• **Work to complete**
Rename every "pine tree" in the records below to "spruce", keeping everything else unchanged. Leave the pictures out of your answer.

• **Spatial reasoning question data**
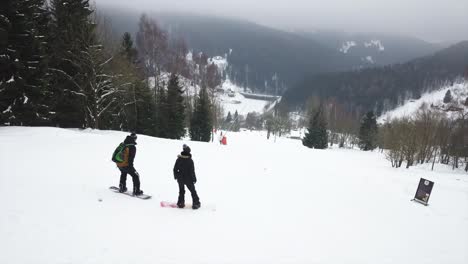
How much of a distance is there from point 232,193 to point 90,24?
18314 millimetres

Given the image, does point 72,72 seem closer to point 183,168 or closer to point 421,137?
point 183,168

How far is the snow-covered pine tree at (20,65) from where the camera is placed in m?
16.1

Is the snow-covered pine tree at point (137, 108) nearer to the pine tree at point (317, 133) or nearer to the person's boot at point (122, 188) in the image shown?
the person's boot at point (122, 188)

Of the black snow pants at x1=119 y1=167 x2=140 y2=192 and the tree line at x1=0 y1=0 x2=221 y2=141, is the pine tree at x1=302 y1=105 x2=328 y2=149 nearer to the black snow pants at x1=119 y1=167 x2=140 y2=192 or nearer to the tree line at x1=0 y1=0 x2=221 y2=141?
the tree line at x1=0 y1=0 x2=221 y2=141

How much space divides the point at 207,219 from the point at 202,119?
99.2ft

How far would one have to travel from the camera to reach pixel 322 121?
60094 millimetres

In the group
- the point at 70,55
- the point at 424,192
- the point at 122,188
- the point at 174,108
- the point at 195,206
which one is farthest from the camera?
the point at 174,108

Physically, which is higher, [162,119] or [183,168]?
[183,168]

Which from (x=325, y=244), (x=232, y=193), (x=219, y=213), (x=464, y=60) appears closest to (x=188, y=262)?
(x=219, y=213)

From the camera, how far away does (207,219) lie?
7625 mm

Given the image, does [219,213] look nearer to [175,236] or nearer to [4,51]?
[175,236]

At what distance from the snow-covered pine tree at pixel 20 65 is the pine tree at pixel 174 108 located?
16.3m

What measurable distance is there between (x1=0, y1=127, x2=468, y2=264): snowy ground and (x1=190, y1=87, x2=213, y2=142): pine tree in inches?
926

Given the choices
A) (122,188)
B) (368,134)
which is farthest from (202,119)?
(368,134)
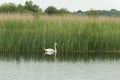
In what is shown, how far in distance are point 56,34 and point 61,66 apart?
17.4 feet

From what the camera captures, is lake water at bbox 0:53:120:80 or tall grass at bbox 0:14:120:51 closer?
lake water at bbox 0:53:120:80

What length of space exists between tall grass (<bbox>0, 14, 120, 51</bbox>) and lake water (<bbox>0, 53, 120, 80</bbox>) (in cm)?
104

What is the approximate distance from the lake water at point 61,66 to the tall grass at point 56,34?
104cm

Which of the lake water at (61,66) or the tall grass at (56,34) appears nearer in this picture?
the lake water at (61,66)

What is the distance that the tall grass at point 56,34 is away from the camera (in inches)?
1099

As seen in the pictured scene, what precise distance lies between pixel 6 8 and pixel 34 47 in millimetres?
17979

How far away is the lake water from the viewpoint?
20.4 m

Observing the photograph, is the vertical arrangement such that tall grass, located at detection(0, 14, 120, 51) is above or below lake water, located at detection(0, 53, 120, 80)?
above

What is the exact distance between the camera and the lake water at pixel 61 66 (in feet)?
66.9

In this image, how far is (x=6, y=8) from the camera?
149 ft

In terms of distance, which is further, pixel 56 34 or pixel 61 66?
pixel 56 34

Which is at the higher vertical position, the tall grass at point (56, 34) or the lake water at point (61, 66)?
the tall grass at point (56, 34)

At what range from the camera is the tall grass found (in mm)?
27906

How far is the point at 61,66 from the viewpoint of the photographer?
23.2m
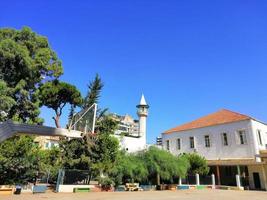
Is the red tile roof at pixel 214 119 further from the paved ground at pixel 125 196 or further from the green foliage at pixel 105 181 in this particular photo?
the green foliage at pixel 105 181

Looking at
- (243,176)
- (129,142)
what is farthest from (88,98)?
(243,176)

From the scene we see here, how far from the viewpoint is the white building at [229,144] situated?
1091 inches

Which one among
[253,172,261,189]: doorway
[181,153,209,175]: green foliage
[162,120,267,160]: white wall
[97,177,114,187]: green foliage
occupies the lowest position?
[97,177,114,187]: green foliage

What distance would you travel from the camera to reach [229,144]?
30.6 meters

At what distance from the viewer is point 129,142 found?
42.8 meters

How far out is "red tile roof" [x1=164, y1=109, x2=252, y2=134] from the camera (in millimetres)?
31281

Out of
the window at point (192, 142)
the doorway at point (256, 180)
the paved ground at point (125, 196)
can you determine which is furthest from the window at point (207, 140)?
the paved ground at point (125, 196)

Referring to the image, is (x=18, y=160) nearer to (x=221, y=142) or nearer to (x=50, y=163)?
(x=50, y=163)

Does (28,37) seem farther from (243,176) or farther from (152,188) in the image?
(243,176)

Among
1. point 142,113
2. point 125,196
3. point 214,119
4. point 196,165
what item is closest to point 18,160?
point 125,196

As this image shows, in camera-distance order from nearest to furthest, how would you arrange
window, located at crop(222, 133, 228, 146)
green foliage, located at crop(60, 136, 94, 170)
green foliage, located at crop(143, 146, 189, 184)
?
1. green foliage, located at crop(60, 136, 94, 170)
2. green foliage, located at crop(143, 146, 189, 184)
3. window, located at crop(222, 133, 228, 146)

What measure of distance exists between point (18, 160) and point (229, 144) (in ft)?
73.8

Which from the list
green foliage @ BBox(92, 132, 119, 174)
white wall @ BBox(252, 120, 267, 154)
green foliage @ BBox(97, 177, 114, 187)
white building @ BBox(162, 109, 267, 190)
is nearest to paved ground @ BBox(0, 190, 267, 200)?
green foliage @ BBox(97, 177, 114, 187)

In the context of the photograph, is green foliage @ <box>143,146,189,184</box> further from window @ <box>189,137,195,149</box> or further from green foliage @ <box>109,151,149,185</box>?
window @ <box>189,137,195,149</box>
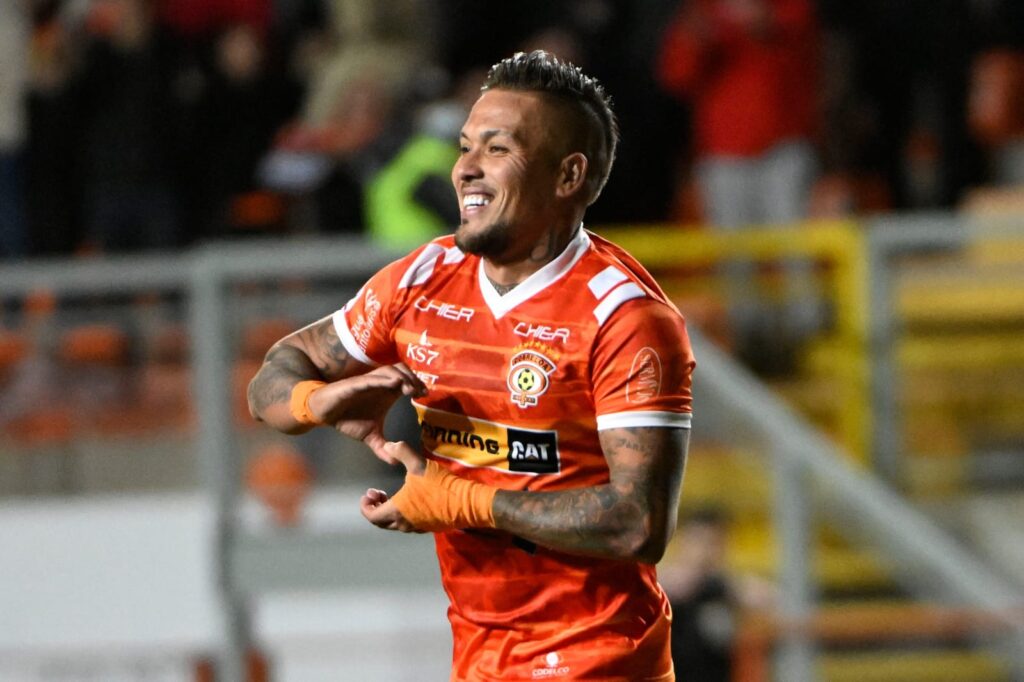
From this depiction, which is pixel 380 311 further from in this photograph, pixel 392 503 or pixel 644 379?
pixel 644 379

• **Response**
How much of a distance is there from point 232,193 to point 90,24?
18314 millimetres

Given the image, does point 72,72 seem closer to point 183,168 or closer to point 421,137?
point 183,168

How far is the snow-covered spruce at (20,65) from where the camera is placed in m?
16.1

Is the snow-covered spruce at point (137, 108) nearer to the spruce at point (317, 133) or nearer to the person's boot at point (122, 188) in the image shown?
the person's boot at point (122, 188)

Of the black snow pants at x1=119 y1=167 x2=140 y2=192 and the tree line at x1=0 y1=0 x2=221 y2=141, is the spruce at x1=302 y1=105 x2=328 y2=149 nearer to the black snow pants at x1=119 y1=167 x2=140 y2=192 or nearer to the tree line at x1=0 y1=0 x2=221 y2=141?
the tree line at x1=0 y1=0 x2=221 y2=141

How much space divides the point at 207,219 from the point at 202,119?
99.2ft

How far would one have to travel from the camera to reach pixel 322 121?
60094 millimetres

In the group
- the point at 70,55
- the point at 424,192
- the point at 122,188
- the point at 174,108
- the point at 195,206
which one is farthest from the camera?
the point at 174,108

Physically, which is higher, [162,119] or [183,168]?
[183,168]

Which from (x=325, y=244), (x=232, y=193), (x=219, y=213), (x=464, y=60) appears closest to (x=188, y=262)?
(x=219, y=213)

From the camera, how far away does (207,219) lie?
7625 mm

Given the image, does [219,213] look nearer to [175,236] or nearer to [4,51]?
[175,236]

At what distance from the snow-covered spruce at pixel 20 65 is the spruce at pixel 174 108 located?
16.3m

What measurable distance is there between (x1=0, y1=127, x2=468, y2=264): snowy ground and (x1=190, y1=87, x2=213, y2=142): spruce in inches?
926

Given the choices
A) (122,188)
B) (368,134)
which is farthest from (202,119)?
(368,134)
In what is shown, how far in distance are point 56,34 and point 61,66 apart?
17.4 feet

From what the camera captures, is lake water at bbox 0:53:120:80 or tall grass at bbox 0:14:120:51 closer?
lake water at bbox 0:53:120:80

What length of space exists between tall grass (<bbox>0, 14, 120, 51</bbox>) and lake water (<bbox>0, 53, 120, 80</bbox>) (in cm)?
104

What is the approximate distance from the lake water at point 61,66 to the tall grass at point 56,34?
104cm

Which of the lake water at (61,66) or the tall grass at (56,34) appears nearer in this picture?
the lake water at (61,66)

What is the distance that the tall grass at point 56,34 is away from the camera (in inches)?
1099

As seen in the pictured scene, what precise distance lies between pixel 6 8 and pixel 34 47 in millimetres?
17979

How far away is the lake water from the viewpoint?
20.4 m

Observing the photograph, is the vertical arrangement such that tall grass, located at detection(0, 14, 120, 51) is above or below lake water, located at detection(0, 53, 120, 80)?
above

What is the exact distance between the camera and the lake water at pixel 61 66 (in feet)?
66.9

In this image, how far is (x=6, y=8) from the camera?
149 ft

In terms of distance, which is further, pixel 56 34 or pixel 61 66?
pixel 56 34

Which is at the higher vertical position, the tall grass at point (56, 34) or the lake water at point (61, 66)?
the tall grass at point (56, 34)

At what range from the camera is the tall grass found (in mm)?
27906

How far is the point at 61,66 from the viewpoint of the photographer?
23.2m
Is the red tile roof at pixel 214 119 further from the paved ground at pixel 125 196 or further from the green foliage at pixel 105 181 in this particular photo?
the green foliage at pixel 105 181

Looking at
- (243,176)
- (129,142)
what is farthest from (88,98)?
(243,176)

From the scene we see here, how far from the viewpoint is the white building at [229,144] situated?
1091 inches

Which one among
[253,172,261,189]: doorway
[181,153,209,175]: green foliage
[162,120,267,160]: white wall
[97,177,114,187]: green foliage
occupies the lowest position?
[97,177,114,187]: green foliage

What distance would you travel from the camera to reach [229,144]?
30.6 meters

At what distance from the viewer is point 129,142 found?
42.8 meters

How far out is "red tile roof" [x1=164, y1=109, x2=252, y2=134] from the camera (in millimetres)?
31281

Out of
the window at point (192, 142)
the doorway at point (256, 180)
the paved ground at point (125, 196)
can you determine which is furthest from the window at point (207, 140)?
the paved ground at point (125, 196)

Referring to the image, is (x=18, y=160) nearer to (x=221, y=142) or nearer to (x=50, y=163)?
(x=50, y=163)

Does (28,37) seem farther from (243,176) or farther from (152,188) in the image?
(243,176)

Among
1. point 142,113
2. point 125,196
3. point 214,119
4. point 196,165
what item is closest to point 18,160?
point 125,196

As this image shows, in camera-distance order from nearest to furthest, how would you arrange
window, located at crop(222, 133, 228, 146)
green foliage, located at crop(60, 136, 94, 170)
green foliage, located at crop(143, 146, 189, 184)
?
1. green foliage, located at crop(60, 136, 94, 170)
2. green foliage, located at crop(143, 146, 189, 184)
3. window, located at crop(222, 133, 228, 146)

What measure of distance exists between point (18, 160) and point (229, 144) (in ft)?
73.8

Which from the list
green foliage @ BBox(92, 132, 119, 174)
white wall @ BBox(252, 120, 267, 154)
green foliage @ BBox(97, 177, 114, 187)
white building @ BBox(162, 109, 267, 190)
is nearest to paved ground @ BBox(0, 190, 267, 200)?
green foliage @ BBox(97, 177, 114, 187)

In the context of the photograph, is green foliage @ <box>143,146,189,184</box> further from window @ <box>189,137,195,149</box> or further from green foliage @ <box>109,151,149,185</box>?
window @ <box>189,137,195,149</box>
From this depiction, which is pixel 380 311 further from in this photograph, pixel 392 503 or pixel 644 379?
pixel 644 379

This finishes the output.